2. Asks mana-media for everything scoped to `app=website`.
3. Reports items older than 30 days that aren't referenced anywhere.
**Current status: report-only.** No deletion. After 23 weeks of production reports showing the candidate list is stable and doesn't include false positives, we flip a `--delete` flag in a follow-up commit.
## Future (M7.x)
- Per-site view counts. Would require a cheap counter table (`website.site_views { site_id, day, count }`) incremented from the public-read handler. Skipped in M7 first-pass because the analytics block already covers the per-visit needs; add when someone asks for a dashboard inside the editor.
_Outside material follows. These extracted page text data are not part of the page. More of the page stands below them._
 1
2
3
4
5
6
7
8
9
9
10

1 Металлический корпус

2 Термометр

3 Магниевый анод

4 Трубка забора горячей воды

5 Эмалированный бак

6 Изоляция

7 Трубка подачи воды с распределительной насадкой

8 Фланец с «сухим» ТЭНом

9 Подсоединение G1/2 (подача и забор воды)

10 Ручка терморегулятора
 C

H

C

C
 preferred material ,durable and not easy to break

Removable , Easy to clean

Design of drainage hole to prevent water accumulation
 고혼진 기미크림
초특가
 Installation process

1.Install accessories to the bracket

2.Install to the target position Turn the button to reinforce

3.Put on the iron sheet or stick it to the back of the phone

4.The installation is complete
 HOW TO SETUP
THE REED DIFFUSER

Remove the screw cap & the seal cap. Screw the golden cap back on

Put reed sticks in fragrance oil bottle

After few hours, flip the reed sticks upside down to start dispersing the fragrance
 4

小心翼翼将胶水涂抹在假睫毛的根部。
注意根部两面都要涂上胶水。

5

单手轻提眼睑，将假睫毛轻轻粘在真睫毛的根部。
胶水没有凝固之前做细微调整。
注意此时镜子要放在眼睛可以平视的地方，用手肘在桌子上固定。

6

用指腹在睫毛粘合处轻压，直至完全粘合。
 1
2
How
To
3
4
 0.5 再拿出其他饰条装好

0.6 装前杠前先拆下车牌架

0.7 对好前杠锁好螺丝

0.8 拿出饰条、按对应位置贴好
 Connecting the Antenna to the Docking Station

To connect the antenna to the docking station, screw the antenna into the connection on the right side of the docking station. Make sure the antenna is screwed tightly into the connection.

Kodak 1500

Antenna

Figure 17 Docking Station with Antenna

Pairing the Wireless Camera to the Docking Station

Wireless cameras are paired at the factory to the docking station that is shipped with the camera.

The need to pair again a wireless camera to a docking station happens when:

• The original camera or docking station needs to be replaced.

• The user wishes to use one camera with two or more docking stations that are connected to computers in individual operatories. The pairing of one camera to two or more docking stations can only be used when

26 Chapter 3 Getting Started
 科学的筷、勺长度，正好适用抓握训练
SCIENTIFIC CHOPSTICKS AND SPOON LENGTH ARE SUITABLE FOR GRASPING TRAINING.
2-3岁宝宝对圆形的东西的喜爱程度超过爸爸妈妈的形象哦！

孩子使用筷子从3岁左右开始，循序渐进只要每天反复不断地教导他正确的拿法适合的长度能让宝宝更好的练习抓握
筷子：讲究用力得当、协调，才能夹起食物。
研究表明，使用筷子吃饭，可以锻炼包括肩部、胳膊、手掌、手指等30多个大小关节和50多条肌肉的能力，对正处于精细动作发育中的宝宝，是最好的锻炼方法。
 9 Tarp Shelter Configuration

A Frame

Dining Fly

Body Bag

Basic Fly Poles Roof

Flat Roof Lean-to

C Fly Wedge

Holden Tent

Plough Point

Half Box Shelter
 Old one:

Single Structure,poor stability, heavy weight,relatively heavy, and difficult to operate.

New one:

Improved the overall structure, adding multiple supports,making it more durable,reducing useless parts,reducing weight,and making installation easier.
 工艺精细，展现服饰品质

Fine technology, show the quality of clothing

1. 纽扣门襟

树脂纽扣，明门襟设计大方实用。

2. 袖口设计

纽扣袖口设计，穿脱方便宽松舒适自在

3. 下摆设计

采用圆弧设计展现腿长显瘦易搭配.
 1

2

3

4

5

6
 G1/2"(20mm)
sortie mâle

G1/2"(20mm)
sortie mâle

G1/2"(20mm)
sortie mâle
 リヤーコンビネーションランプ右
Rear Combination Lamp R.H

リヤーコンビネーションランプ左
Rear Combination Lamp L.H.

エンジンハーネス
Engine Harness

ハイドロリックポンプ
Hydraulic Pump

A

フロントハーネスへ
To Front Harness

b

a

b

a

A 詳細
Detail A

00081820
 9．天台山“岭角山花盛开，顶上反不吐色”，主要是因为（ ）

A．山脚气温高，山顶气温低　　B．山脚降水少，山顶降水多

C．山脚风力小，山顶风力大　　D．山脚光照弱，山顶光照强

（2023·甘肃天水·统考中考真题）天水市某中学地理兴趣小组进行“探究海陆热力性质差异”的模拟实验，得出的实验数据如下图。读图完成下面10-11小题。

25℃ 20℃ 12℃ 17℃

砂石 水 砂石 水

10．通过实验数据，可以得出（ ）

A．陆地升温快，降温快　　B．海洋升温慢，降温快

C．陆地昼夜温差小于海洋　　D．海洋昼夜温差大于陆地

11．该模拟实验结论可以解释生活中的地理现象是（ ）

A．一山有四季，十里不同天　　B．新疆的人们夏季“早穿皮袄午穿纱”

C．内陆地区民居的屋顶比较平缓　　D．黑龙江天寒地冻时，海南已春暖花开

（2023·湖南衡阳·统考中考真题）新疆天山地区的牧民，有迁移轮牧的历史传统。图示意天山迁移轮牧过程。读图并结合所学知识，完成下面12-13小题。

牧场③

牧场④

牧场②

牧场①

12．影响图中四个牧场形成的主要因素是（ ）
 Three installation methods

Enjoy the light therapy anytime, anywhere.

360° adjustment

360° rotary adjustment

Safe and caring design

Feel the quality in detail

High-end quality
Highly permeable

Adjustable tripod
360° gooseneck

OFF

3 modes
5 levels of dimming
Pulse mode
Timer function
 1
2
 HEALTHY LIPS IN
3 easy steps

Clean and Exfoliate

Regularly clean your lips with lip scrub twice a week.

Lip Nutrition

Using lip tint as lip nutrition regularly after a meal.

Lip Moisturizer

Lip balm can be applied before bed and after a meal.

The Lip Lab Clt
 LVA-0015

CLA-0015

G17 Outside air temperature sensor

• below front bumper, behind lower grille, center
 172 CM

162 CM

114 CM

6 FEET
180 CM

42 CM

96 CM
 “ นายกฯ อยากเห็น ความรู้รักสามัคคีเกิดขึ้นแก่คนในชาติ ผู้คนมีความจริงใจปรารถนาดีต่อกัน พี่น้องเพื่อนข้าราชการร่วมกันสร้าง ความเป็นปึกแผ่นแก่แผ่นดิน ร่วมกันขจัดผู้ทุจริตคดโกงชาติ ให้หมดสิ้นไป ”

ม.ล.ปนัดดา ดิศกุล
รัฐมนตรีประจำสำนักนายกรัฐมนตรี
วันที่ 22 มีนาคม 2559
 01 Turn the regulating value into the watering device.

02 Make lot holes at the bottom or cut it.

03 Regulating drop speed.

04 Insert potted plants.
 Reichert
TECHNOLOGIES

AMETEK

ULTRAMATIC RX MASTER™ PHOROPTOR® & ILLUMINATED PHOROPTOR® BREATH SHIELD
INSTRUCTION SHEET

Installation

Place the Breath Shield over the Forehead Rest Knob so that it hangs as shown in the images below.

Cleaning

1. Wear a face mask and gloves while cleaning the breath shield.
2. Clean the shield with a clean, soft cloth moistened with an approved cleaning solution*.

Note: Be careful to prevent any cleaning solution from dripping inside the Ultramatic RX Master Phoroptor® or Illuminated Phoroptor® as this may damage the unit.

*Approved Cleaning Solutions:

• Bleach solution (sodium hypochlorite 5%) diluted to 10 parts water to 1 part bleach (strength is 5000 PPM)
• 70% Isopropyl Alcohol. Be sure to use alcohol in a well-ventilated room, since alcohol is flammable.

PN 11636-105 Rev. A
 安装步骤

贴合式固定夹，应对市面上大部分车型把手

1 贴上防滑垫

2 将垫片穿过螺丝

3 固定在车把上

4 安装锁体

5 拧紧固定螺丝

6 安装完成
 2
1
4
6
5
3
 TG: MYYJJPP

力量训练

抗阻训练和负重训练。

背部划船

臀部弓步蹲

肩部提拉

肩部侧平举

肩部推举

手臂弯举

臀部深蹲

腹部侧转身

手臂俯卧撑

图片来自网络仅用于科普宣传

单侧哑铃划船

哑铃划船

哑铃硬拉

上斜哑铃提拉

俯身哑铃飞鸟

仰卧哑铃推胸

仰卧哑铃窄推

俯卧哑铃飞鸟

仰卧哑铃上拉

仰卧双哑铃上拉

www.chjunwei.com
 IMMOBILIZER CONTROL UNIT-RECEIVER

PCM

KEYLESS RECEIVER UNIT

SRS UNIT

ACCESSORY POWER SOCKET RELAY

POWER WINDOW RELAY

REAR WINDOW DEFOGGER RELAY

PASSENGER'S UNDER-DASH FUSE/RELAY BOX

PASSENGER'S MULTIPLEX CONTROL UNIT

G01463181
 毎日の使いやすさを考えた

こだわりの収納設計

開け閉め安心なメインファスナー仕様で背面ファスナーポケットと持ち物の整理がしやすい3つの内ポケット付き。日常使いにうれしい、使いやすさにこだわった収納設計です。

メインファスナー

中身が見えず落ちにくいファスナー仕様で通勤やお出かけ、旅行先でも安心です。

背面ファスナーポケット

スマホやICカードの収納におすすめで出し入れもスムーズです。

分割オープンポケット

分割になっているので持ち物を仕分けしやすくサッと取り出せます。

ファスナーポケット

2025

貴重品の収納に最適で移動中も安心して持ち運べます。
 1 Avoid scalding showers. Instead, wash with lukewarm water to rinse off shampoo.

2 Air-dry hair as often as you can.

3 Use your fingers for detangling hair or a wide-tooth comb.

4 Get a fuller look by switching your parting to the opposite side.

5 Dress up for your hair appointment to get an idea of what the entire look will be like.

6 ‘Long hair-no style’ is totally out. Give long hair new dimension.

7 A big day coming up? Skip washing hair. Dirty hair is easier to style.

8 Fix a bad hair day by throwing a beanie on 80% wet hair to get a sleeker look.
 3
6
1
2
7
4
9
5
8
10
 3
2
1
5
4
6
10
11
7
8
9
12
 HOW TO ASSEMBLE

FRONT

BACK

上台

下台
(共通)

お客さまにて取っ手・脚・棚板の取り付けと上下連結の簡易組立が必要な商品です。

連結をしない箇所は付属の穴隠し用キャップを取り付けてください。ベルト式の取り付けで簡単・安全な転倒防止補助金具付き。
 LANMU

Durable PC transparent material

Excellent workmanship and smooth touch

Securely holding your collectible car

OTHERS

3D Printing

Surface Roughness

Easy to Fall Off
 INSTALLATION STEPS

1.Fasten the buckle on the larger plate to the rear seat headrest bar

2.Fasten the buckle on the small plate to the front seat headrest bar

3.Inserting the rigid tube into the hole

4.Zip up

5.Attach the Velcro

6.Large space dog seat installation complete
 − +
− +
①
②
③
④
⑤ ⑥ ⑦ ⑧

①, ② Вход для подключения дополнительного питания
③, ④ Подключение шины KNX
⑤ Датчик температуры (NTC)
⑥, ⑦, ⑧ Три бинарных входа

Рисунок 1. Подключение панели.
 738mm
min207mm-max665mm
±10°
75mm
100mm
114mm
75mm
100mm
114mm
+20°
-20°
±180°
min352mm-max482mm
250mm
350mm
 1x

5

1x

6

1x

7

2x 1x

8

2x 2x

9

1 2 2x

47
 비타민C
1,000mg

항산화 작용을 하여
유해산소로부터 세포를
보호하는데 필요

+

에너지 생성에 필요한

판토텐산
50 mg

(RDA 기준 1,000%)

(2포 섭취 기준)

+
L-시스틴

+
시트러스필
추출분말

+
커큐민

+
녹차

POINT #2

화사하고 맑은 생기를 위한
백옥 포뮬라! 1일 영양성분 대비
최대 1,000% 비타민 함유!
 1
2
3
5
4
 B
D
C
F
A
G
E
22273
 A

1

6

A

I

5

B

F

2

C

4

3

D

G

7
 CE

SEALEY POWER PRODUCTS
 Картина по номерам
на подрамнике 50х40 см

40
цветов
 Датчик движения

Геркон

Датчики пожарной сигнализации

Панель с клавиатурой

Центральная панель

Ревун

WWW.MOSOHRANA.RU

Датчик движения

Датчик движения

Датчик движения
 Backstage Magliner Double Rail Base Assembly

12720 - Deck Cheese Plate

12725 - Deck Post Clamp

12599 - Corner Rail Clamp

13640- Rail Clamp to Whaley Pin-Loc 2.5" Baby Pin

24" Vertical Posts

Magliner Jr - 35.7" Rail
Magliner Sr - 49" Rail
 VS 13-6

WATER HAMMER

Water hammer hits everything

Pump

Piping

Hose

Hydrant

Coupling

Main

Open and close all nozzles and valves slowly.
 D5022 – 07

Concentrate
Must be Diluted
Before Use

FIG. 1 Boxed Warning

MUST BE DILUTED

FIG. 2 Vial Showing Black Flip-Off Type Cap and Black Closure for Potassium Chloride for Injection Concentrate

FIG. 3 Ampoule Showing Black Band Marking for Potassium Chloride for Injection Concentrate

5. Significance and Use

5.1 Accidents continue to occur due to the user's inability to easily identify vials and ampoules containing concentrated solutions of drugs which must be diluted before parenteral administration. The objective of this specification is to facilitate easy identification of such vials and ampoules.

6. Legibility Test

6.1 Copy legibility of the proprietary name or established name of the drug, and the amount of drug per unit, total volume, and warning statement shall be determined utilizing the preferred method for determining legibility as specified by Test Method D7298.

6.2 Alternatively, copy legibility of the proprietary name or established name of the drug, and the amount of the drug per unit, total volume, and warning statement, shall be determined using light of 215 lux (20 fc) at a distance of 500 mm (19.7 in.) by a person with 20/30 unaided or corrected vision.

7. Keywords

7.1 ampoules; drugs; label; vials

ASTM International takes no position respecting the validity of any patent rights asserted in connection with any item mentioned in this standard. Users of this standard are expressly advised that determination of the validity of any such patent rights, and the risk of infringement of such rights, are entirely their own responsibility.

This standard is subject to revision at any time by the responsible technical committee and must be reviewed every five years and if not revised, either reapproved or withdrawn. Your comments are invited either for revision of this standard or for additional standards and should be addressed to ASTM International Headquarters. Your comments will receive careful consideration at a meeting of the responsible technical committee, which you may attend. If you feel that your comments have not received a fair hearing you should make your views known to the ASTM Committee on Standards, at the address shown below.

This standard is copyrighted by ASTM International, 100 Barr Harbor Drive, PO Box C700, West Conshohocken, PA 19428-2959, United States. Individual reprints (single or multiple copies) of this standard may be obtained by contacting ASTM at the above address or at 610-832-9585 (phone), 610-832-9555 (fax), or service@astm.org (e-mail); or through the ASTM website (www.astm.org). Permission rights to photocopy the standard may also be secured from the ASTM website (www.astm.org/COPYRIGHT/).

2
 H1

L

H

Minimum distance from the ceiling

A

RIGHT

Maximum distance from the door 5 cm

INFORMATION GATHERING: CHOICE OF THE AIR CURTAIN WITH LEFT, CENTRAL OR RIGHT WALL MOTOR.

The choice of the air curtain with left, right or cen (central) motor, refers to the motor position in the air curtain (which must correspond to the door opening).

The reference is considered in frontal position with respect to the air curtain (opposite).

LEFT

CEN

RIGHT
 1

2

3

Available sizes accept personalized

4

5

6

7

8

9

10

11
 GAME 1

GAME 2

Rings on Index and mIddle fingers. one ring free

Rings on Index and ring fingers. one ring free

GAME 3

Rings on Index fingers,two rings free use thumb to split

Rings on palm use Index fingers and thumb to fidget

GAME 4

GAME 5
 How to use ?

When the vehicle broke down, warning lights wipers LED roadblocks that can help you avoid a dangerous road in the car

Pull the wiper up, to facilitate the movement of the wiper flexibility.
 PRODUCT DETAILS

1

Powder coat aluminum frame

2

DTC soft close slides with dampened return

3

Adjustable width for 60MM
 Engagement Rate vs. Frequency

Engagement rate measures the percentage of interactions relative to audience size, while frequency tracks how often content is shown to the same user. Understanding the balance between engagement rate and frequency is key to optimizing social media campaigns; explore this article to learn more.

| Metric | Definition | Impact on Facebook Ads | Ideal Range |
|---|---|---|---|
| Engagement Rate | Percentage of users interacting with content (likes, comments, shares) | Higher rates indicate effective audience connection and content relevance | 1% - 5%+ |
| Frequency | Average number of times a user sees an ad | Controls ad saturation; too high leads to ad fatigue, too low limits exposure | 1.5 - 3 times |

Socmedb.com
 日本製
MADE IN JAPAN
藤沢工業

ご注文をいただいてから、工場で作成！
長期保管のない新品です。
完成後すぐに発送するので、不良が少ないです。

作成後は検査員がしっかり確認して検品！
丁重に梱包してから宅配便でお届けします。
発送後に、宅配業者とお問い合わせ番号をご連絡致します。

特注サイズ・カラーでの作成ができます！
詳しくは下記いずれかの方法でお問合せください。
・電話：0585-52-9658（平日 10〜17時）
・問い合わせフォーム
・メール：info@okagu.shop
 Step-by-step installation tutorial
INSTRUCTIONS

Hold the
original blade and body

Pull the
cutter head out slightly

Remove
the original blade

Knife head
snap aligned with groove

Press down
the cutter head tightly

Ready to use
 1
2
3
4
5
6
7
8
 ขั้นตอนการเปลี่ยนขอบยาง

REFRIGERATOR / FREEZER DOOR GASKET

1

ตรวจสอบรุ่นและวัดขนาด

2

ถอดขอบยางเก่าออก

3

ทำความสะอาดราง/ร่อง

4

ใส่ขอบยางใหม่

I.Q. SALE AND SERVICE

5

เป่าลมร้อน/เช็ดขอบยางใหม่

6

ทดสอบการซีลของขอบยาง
- Cloudflare hostname status reconciliation. Once the CF SaaS API is wired, a periodic poller should compare our `custom_domains.status` against CF's `hostname.ssl.status` and flag drift.
- Submission-payload retention job. Fields are kept indefinitely today; when target-delivery lands (M4.x) the job runs after delivery and nulls the payload, keeping only IDs + status.